The Shadowless Tower, the last title in competition in the Official Selection, refers to the Buddhist temple of the White Tower in Beijing, whose eccentric design makes it difficult to see its shadow. Chinese filmmaker Zhang Lu (Mang zhong, Dooman River, Yanagawa), winner of awards at the Berlin and Cannes festivals, uses this metaphor to narrate this humanist and tender story, premiered at the Berlinale, about a gastronomic critic of small restaurants in decline, divorced and lonely, whose gray life is altered when a young photographer who works with him encourages him to resume his relationship with a distant daughter and get closer to her father, whom he has not seen for over forty years. The tower, symbol of a protagonist who feels that he casts no shadow on the present, is also the lighthouse that guides the character through his emotional labyrinth.

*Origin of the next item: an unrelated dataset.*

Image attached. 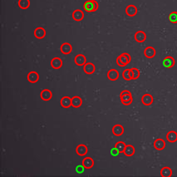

World premieres and tribute to Cristina García Rodero
Out of competition, the Official Selection will offer the world premiere of Cristina García Rodero: La mirada oculta, a film in which filmmaker Carlota Nelson approaches the work and figure of the visual artist from La Mancha, the first Spanish photographer to be part of the Magnum Agency, National Photography Award and Medal of Merit in Fine Arts. The film accompanies García Rodero through different popular festivals in Spain and India, as well as her exhibitions and daily work, and reflects her particular way of working, which flees from the cliché and the exotic to look behind the obvious. To do so, she shares the emotions and feelings of those portrayed, a style that for more than half a century has forged the prestige of a photographer capable of seeing the human soul behind the looks and gestures.
Seminci will present a special award for Artistic Creation to Cristina García Rodero, who will come to Valladolid to attend the premiere of a film that pays tribute to a pioneer in portraying how life, love, beauty and death are celebrated in the world. Wanda Films produces and distributes the film in Spain.
Seminci programs as a special screening the world premiere of No, no quiero, the second feature film by Spanish filmmaker Belén Santos (Los dioses de verdad tienen huesos), which documents and denounces the reality of forced marriages in Spain through the testimonies of four young women forced to marry men they did not know, by family imposition. Aya and Amy are of African descent born in Catalonia, Jamila is of Moroccan origin born in southern Spain and Maria comes from Bangladesh but grew up in Badalona. Each of them suffered, in different ways, this type of modern slavery, which is a crime in our Penal Code. The filmmaker gives them a voice, so that they can tell how they were able to rebel, help themselves and confront their families, abandoning everything to start a new life. Vertigo Films produces and distributes this feature film in Spain.